Why do you need CPU scaling?
Scaling in a laptop is used to conserve battery power when on battery power. How ever on a regular desktop you will find CPU scaling is on as well, why you might ask? On a desktop it’s a noise thing lowering the CPU frequency reduces heat and therefore reduces the fan speed needed to cool the CPU.

However I happen to like to have my desktop run in “performance” mode all the time, with the case that I have the increase of noise from the CPU fan is hardly noticeable because of the great noise canceling isolation in the case.

This is easily done by running a command in Terminal. But who can really remember the enormous line you have to put in to change the setting in the governor. There is an handy package we can install to control CPU scaling called cpufreq-set. Let’s install the package.

sudo apt-get install cpufrequtils

What does this give us? The two most important tools are cpufreq-set and cpufreq-info.

cpufreq-info

This will give you information about you’re CPU(‘s if you have a dual core).
Here is the result of my laptop:

cpufrequtils 002: cpufreq-info (C) Dominik Brodowski 2004-2006
Report errors and bugs to linux@brodo.de, please.
analyzing CPU 0:
  driver: acpi-cpufreq
  CPUs which need to switch frequency at the same time: 0 1
  hardware limits: 800 MHz - 1.73 GHz
  available frequency steps: 1.73 GHz, 1.33 GHz, 1.07 GHz, 800 MHz
  available cpufreq governors: conservative, ondemand, userspace, powersave, performance
  current policy: frequency should be within 800 MHz and 1.73 GHz.
                  The governor "performance" may decide which speed to use
                  within this range.
  current CPU frequency is 1.73 GHz.
analyzing CPU 1:
  driver: acpi-cpufreq
  CPUs which need to switch frequency at the same time: 0 1
  hardware limits: 800 MHz - 1.73 GHz
  available frequency steps: 1.73 GHz, 1.33 GHz, 1.07 GHz, 800 MHz
  available cpufreq governors: conservative, ondemand, userspace, powersave, performance
  current policy: frequency should be within 800 MHz and 1.73 GHz.
                  The governor "performance" may decide which speed to use
                  within this range.
  current CPU frequency is 1.73 GHz.

cpufreq-set is the one we want though this will allow us to set the governor to what ever we want.

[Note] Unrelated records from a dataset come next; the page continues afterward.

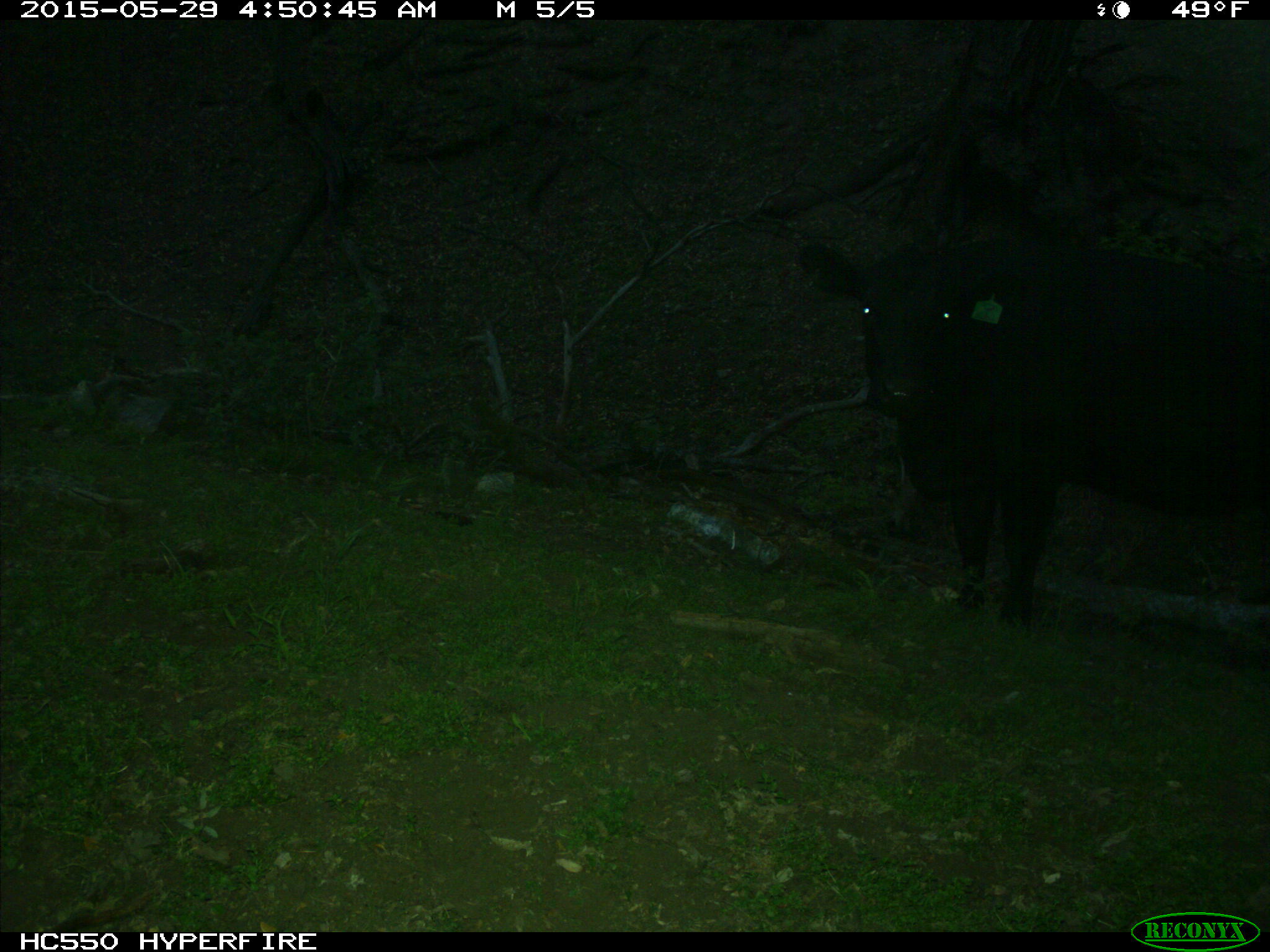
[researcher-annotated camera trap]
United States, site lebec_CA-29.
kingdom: Animalia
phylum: Chordata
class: Mammalia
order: Artiodactyla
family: Bovidae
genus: Bos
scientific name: Bos taurus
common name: domestic cow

The following command will tell us what modes are available.

cat /sys/devices/system/cpu/cpu0/cpufreq/scaling_available_governors

The outcome:

conservative ondemand userspace powersave performance

This command will tel us what it is currently set on.

cat /sys/devices/system/cpu/cpu0/cpufreq/scaling_governor

The outcome:

performance

This means we can set the following modes:
conservative, ondemand, userspace, powersave and performance

I’m going to set it to performance:

sudo cpufreq-set -g performance

Now you will see that the frequency will stay close to as high as it can go.

We could set it to userspace and then set the frequency manually.

sudo cpufreq-set -g userspace

Then set the frequency.

sudo cpufreq-set -f 1733000

Now the frequency will be 1.73Ghz.

Note: After a restart the governor will be set back to what is the default. You could switch off the powernow daemon. Or prevent this from happening by setting a root crontab entry.